### Written task
Could you write out, word for word, the part of the complaint database comment below from "While the CBA" to "questions and complaints."?

### Text extract
— START —

The Bureau proposes to include a data field on the public portal where companies have the option to publicly provide their response to the complaint in a narrative text. The text will appear next to the consumer’s narrative in the database. The proposal states the company would be instructed to avoid the inclusion of PII in the public narrative; however, the Bureau says it will also take reasonable steps to remove PII to minimize (but not eliminate) the risk of identification. The proposal seeks comment on whether the narrative response should be the response provided to the consumer, with PII redacted, or should be a separate narrative written to be put in a public database.


While the CBA fully supports transparency and the availability of useful information to consumers, we strongly oppose the current Proposal. We do not believe the Proposal will achieve meaningful transparency or other practical benefits for consumers without exposing them to significant risk to privacy and other harm. The Proposal’s call for the inclusion of unsubstantiated narratives may, in fact, stymie effective communication and engagement between financial institutions and customers who seek to address and resolve questions and complaints. 

Financial institutions believe that one of the greatest barriers to a narrative database as contemplated by the Proposal is the myriad of security and privacy risks to consumers. Inclusion of even de-identified information will pose significant consumer harm, particularly in an environment where hackers and other malefactors continue to target sensitive financial information. Information released without verification of accuracy or validity, context, and including unresolved and mischaracterized issues, does consumers a disservice and unfairly causes reputational harm to the companies that are the subject of the complaints.

The Bureau continues to expand the Database without recognition of the impact on the consumers and the companies involved, undermining the purpose of the Database by introducing unverified allegations into the public domain without a meaningful opportunity for a financial institution to respond. We strongly believe the Bureau’s Proposal to expand the Database may have significant unintended adverse consequences to consumers and financial institutions. We urge the Bureau to reconsider its policy of adding narratives to the Database. 

The CFPB is statutorily mandated to protect consumers’ proprietary, personal and confidential information

Although the CFPB asserts the Proposal furthers the Bureau’s mandate to ensure consumers are treated fairly in the financial marketplace, no mandate exists for the CFPB to publicly release sensitive complaint-specific information. There are no provisions in the DoddFrank Wall Street Reform and Consumer Protection Act (“DFA”), or any other law, that require or even contemplate public disclosure of complaint information. DFA provides the CFPB with the authority to monitor financial markets and authorizes the CFPB to establish a complaint database merely to “facilitate the centralized collection of, monitoring of, and response to consumer complaints regarding consumer financial products and services.”3 The CFPB contends that publicly disclosing information from the Database will assist in this mission by providing outside parties with the ability to help identify trends and patterns that will in turn help better inform consumers when choosing financial products and services.

— END —

### Supplied data
— START —

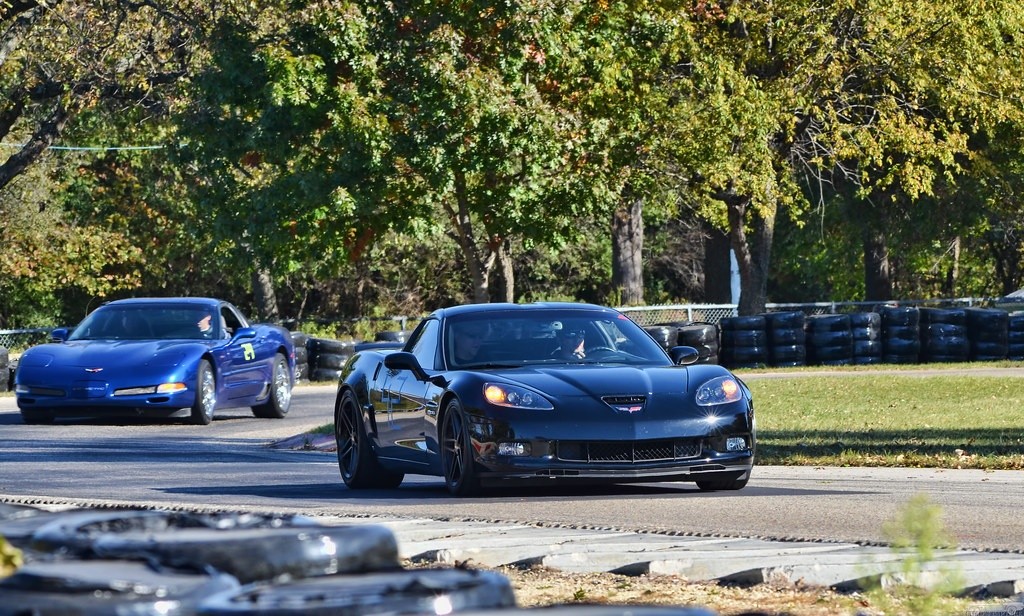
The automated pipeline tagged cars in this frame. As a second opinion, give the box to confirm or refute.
[334,302,762,495]
[14,293,296,425]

— END —

### Response to this task
While the CBA fully supports transparency and the availability of useful information to consumers, we strongly oppose the current Proposal. We do not believe the Proposal will achieve meaningful transparency or other practical benefits for consumers without exposing them to significant risk to privacy and other harm. The Proposal’s call for the inclusion of unsubstantiated narratives may, in fact, stymie effective communication and engagement between financial institutions and customers who seek to address and resolve questions and complaints.